My son walks to school each day and chose not to get a locker this year. He carries all his books every day even those he doesn’t have a class for that day.

My son is beginning to show signs of reading social situations – he told me that he avoids the boy who hassled him last year and that this boy has a really angry face when he is talking to people. My son still feels it is only him this boy doesn’t like however he has managed to recognize that this boy has the same look when he talks to others.

My son has very sensitive hearing and while he likes to listen to music, he sets the volume extremely low. He is an unusual teenager in that his bedroom is always tidy.

My son has a big fear of birds; insects; clowns; rats; mice. Milder fears are dogs; horses; animals. He likes our two cats.

My son isn’t that fussed on using a computer though has recently bought himself an iPod. We watch very little TV in our house.
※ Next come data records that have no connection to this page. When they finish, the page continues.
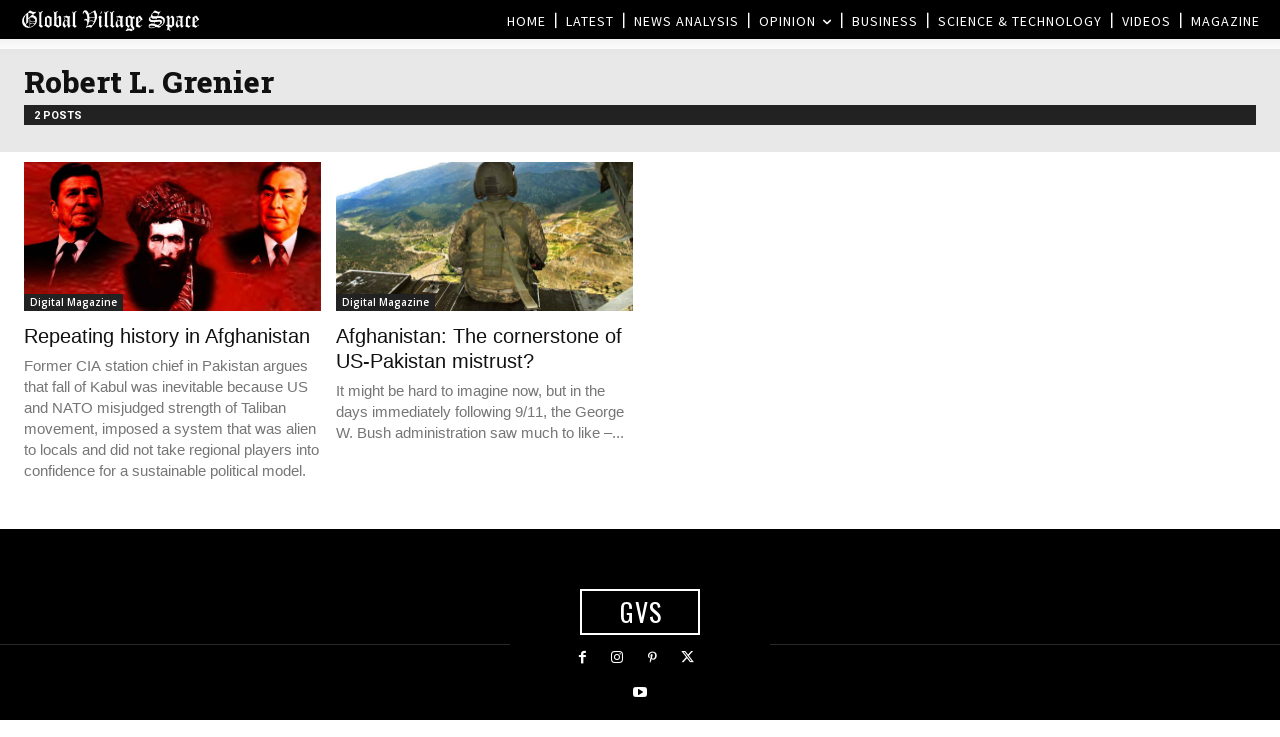

--- FILE ---
content_type: text/html; charset=utf-8
request_url: https://www.google.com/recaptcha/api2/aframe
body_size: 267
content:
<!DOCTYPE HTML><html><head><meta http-equiv="content-type" content="text/html; charset=UTF-8"></head><body><script nonce="EoQAetPs7VhXqKEOC3dLrA">/** Anti-fraud and anti-abuse applications only. See google.com/recaptcha */ try{var clients={'sodar':'https://pagead2.googlesyndication.com/pagead/sodar?'};window.addEventListener("message",function(a){try{if(a.source===window.parent){var b=JSON.parse(a.data);var c=clients[b['id']];if(c){var d=document.createElement('img');d.src=c+b['params']+'&rc='+(localStorage.getItem("rc::a")?sessionStorage.getItem("rc::b"):"");window.document.body.appendChild(d);sessionStorage.setItem("rc::e",parseInt(sessionStorage.getItem("rc::e")||0)+1);localStorage.setItem("rc::h",'1768965157809');}}}catch(b){}});window.parent.postMessage("_grecaptcha_ready", "*");}catch(b){}</script></body></html>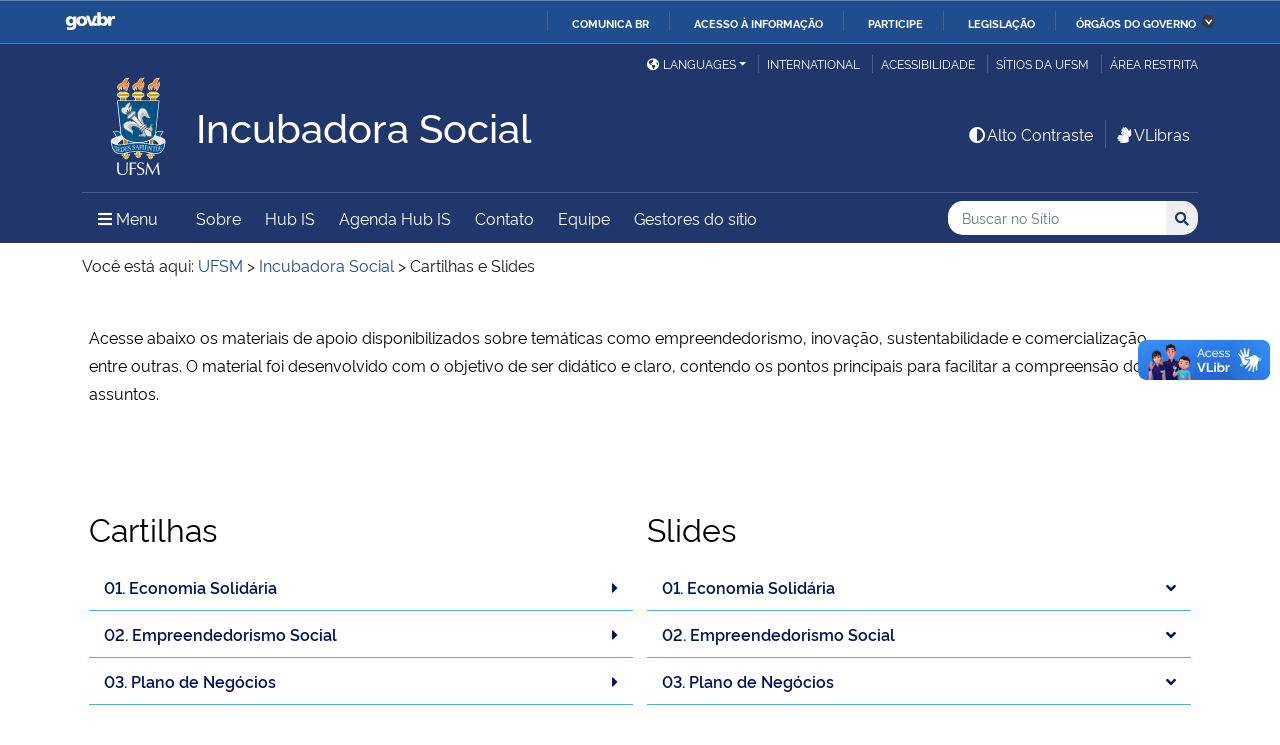

--- FILE ---
content_type: text/css
request_url: https://www.ufsm.br/app/uploads/sites/570/elementor/css/post-475.css?ver=1759855537
body_size: 4444
content:
.elementor-widget-text-editor{color:var( --e-global-color-text );font-family:var( --e-global-typography-text-font-family ), Sans-serif;font-weight:var( --e-global-typography-text-font-weight );}.elementor-widget-text-editor.elementor-drop-cap-view-stacked .elementor-drop-cap{background-color:var( --e-global-color-primary );}.elementor-widget-text-editor.elementor-drop-cap-view-framed .elementor-drop-cap, .elementor-widget-text-editor.elementor-drop-cap-view-default .elementor-drop-cap{color:var( --e-global-color-primary );border-color:var( --e-global-color-primary );}.elementor-widget-heading .elementor-heading-title{color:var( --e-global-color-primary );font-family:var( --e-global-typography-primary-font-family ), Sans-serif;font-weight:var( --e-global-typography-primary-font-weight );}.elementor-475 .elementor-element.elementor-element-aec21dd .elementor-heading-title{font-family:var( --e-global-typography-secondary-font-family ), Sans-serif;font-weight:var( --e-global-typography-secondary-font-weight );}.elementor-475 .elementor-element.elementor-element-5b84a32{--spacer-size:10px;}.elementor-widget-toggle .elementor-toggle-title, .elementor-widget-toggle .elementor-toggle-icon{color:var( --e-global-color-primary );}.elementor-widget-toggle .elementor-toggle-icon svg{fill:var( --e-global-color-primary );}.elementor-widget-toggle .elementor-tab-title.elementor-active a, .elementor-widget-toggle .elementor-tab-title.elementor-active .elementor-toggle-icon{color:var( --e-global-color-accent );}.elementor-widget-toggle .elementor-toggle-title{font-family:var( --e-global-typography-primary-font-family ), Sans-serif;font-weight:var( --e-global-typography-primary-font-weight );}.elementor-widget-toggle .elementor-tab-content{color:var( --e-global-color-text );font-family:var( --e-global-typography-text-font-family ), Sans-serif;font-weight:var( --e-global-typography-text-font-weight );}.elementor-475 .elementor-element.elementor-element-c039092 .elementor-tab-title{border-width:1px;border-color:#52ADE4;}.elementor-475 .elementor-element.elementor-element-c039092 .elementor-tab-content{border-width:1px;border-bottom-color:#52ADE4;}.elementor-475 .elementor-element.elementor-element-c039092 .elementor-toggle-title, .elementor-475 .elementor-element.elementor-element-c039092 .elementor-toggle-icon{color:#01135B;}.elementor-475 .elementor-element.elementor-element-c039092 .elementor-toggle-icon svg{fill:#01135B;}.elementor-475 .elementor-element.elementor-element-c039092 .elementor-tab-title.elementor-active a, .elementor-475 .elementor-element.elementor-element-c039092 .elementor-tab-title.elementor-active .elementor-toggle-icon{color:#52ADE4;}.elementor-475 .elementor-element.elementor-element-2ffaf40 .elementor-heading-title{font-family:var( --e-global-typography-secondary-font-family ), Sans-serif;font-weight:var( --e-global-typography-secondary-font-weight );}.elementor-475 .elementor-element.elementor-element-d72b436{--spacer-size:10px;}.elementor-475 .elementor-element.elementor-element-c4ab10f .elementor-tab-title{border-width:1px;border-color:#52ADE4;}.elementor-475 .elementor-element.elementor-element-c4ab10f .elementor-tab-content{border-width:1px;border-bottom-color:#52ADE4;font-family:var( --e-global-typography-text-font-family ), Sans-serif;font-weight:var( --e-global-typography-text-font-weight );}.elementor-475 .elementor-element.elementor-element-c4ab10f .elementor-toggle-item:not(:last-child){margin-bottom:0px;}.elementor-475 .elementor-element.elementor-element-c4ab10f .elementor-toggle-title, .elementor-475 .elementor-element.elementor-element-c4ab10f .elementor-toggle-icon{color:#01135B;}.elementor-475 .elementor-element.elementor-element-c4ab10f .elementor-toggle-icon svg{fill:#01135B;}.elementor-475 .elementor-element.elementor-element-c4ab10f .elementor-tab-title.elementor-active a, .elementor-475 .elementor-element.elementor-element-c4ab10f .elementor-tab-title.elementor-active .elementor-toggle-icon{color:#52ADE4;}.elementor-475 .elementor-element.elementor-element-c4ab10f .elementor-toggle-title{font-family:var( --e-global-typography-primary-font-family ), Sans-serif;font-weight:var( --e-global-typography-primary-font-weight );}.elementor-475 .elementor-element.elementor-element-c4ab10f .elementor-toggle-icon.elementor-toggle-icon-left{margin-right:5px;}.elementor-475 .elementor-element.elementor-element-c4ab10f .elementor-toggle-icon.elementor-toggle-icon-right{margin-left:5px;}:root{--page-title-display:none;}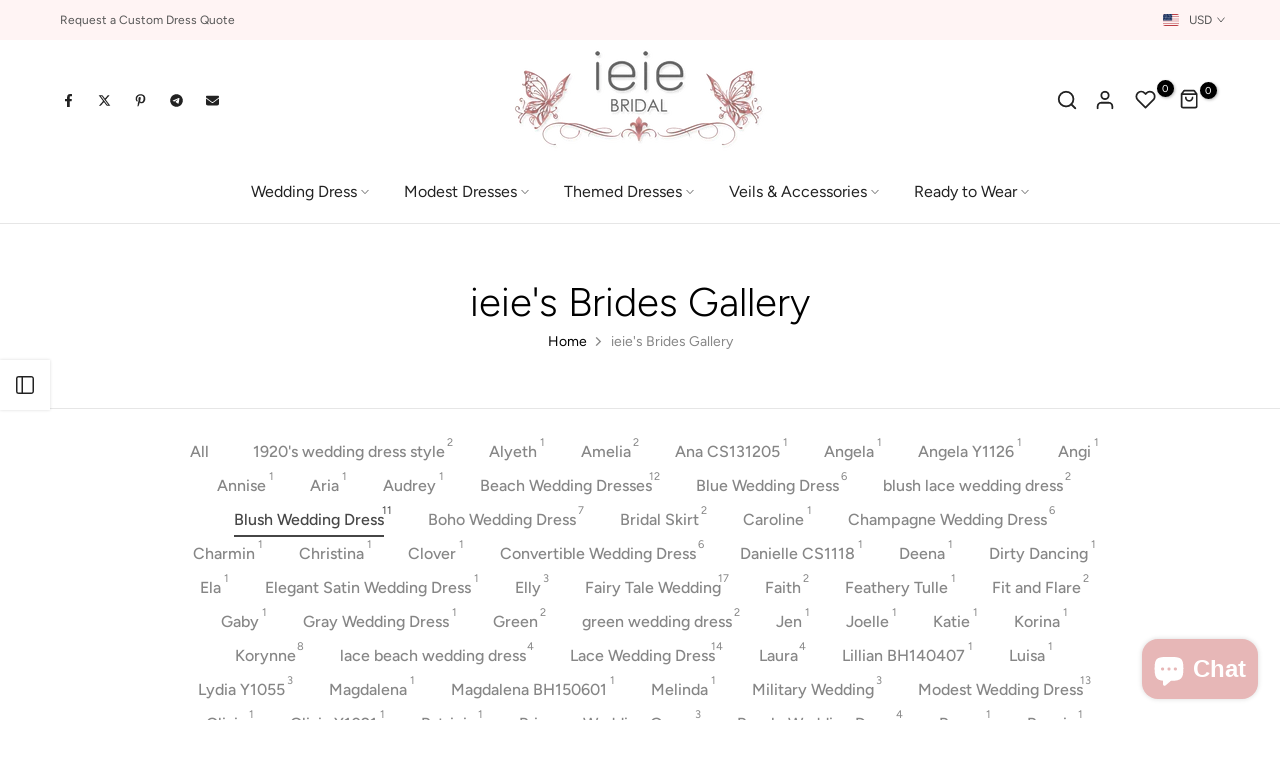

--- FILE ---
content_type: text/html; charset=utf-8
request_url: https://www.ieiebridal.com/blogs/client-s-photos/tagged/blush-wedding-dress?section_id=template--15982382121025__sidebar&
body_size: 495
content:
<div id="shopify-section-template--15982382121025__sidebar" class="shopify-section t4s-section t4s-section-sidebar t4s_tp_ins t4s_tp_cd"><template class="t4s-d-none">
    [t4splitlz]<span class="t4s-onboarding-info">This section doesn’t currently include any content. Add content to this section using the sidebar.</span>[t4splitlz]
        <link rel="stylesheet" href="//www.ieiebridal.com/cdn/shop/t/40/assets/drawer.min.css?v=39635599430902121021718406083" media="all">
        <div id="drawer-template--15982382121025__sidebar" class="t4s-drawer t4s-drawer__left" aria-hidden="true">
            <div class="t4s-drawer__header"><span>Sidebar</span><button class="t4s-drawer__close" data-drawer-close aria-label="Close sidebar"><svg class="t4s-iconsvg-close" role="presentation" viewBox="0 0 16 14"><path d="M15 0L1 14m14 0L1 0" stroke="currentColor" fill="none" fill-rule="evenodd"></path></svg></button></div>
            <div class="t4s-drawer__content">
                <div class="t4s-drawer__main t4s-current-scrollbar">[t4splitlz2]</div>
                <div class="t4s-drawer__footer"></div>
            </div>
        </div>     
    [t4splitlz]
    </template><button data-sidebar-id='template--15982382121025__sidebar' data-sidebar-true data-drawer-options='{ "id": "#drawer-template--15982382121025__sidebar" }' class="t4s-btn-sidebar"><span class="t4s-btn-sidebar-icon"><svg viewBox="0 0 24 24" width="22" height="22" stroke="currentColor" stroke-width="1.5" fill="none" stroke-linecap="round" stroke-linejoin="round" class="css-i6dzq1"><rect x="3" y="3" width="18" height="18" rx="2" ry="2"></rect><line x1="9" y1="3" x2="9" y2="21"></line></svg></span> <span class="t4s-btn-sidebar-text">Open sidebar</span></button>
<style>
    button.t4s-btn-sidebar {
        position: fixed;
        top: 50%;
        z-index: 100;
        background-color: var(--t4s-light-color);
        color:  var(--t4s-dark-color);
        box-shadow: 0 0 3px rgb(0 0 0 / 15%);
        transition: all .6s cubic-bezier(.19,1,.22,1);
        display: flex;
        align-items: center;
        flex-direction: row;
        flex-wrap: nowrap;
        overflow: hidden;
        min-width: 50px;
        height: 50px;
        padding: 0;
    }
    .t4s-btn-sidebar .t4s-btn-sidebar-icon {
        width: 50px;
        height: 50px;
        display: inline-flex;
        justify-content: center;
        align-items: center;
    }
    .t4s-btn-sidebar .t4s-btn-sidebar-text {
        padding: 0;
        max-width:0;
        white-space: nowrap;
        overflow: hidden;
        text-overflow: ellipsis;
        font-weight: 500;
        will-change: padding, max-width;
        transition: padding 0.4s cubic-bezier(.175,.885,.32,1.15),max-width 0.4s cubic-bezier(.175,.885,.32,1.15);
    }
    .t4s-btn-sidebar:hover .t4s-btn-sidebar-text {
        padding-right: 25px;
        max-width:280px;
    }
    .t4s-sidebar-inner .t4s-widget:not(:last-child){margin-bottom: 50px; }
    #drawer-template--15982382121025__sidebar .t4s-drawer__main{overflow-x: hidden;padding: 20px;}</style>
</div>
Evenings will often find the three of us on the couch reading books.

My son’s alarm goes off at 7 am each school morning and he gets out of bed and into his routine immediately. He showers; dresses and comes upstairs. He makes his own school lunch and breakfast and gets himself out the door to school between 7.45 am and 7.50 am. In the recent school holidays in April, he decided not to sleep beyond 9.30 am each morning and retired at his normal 8.30 pm each night as he didn’t want to mess up his sleep patterns.

My son has a rather good grasp of nutrition and understands the need for protein, fats, and complex carbohydrates in his diet. He doesn’t eat a lot of junk food and rarely drinks fizzy pop. He mostly drinks water and sometimes rice milk. He has a fresh made vegetable juice each weekday morning.

My son occasionally still struggles with anxiety and outbursts of anger which are more apparent when he gets stressed. I give him liquid herbs to manage this as he has difficulty with swallowing anything in tablet form. He regularly sees a homeopathic colleague and responds well to homeopathic remedies. We did his salivary DNA test and as a result, he is now taking an activated form of folate every day. This has made a huge difference to his energy and anxiety levels.

He was seen by a pediatrician this year and diagnosed as having autism spectrum disorder. My son is happy to have this diagnosis as he has friends who are similar and says it helps him to understand himself. He is doing well at high school and has a hobby that he loves.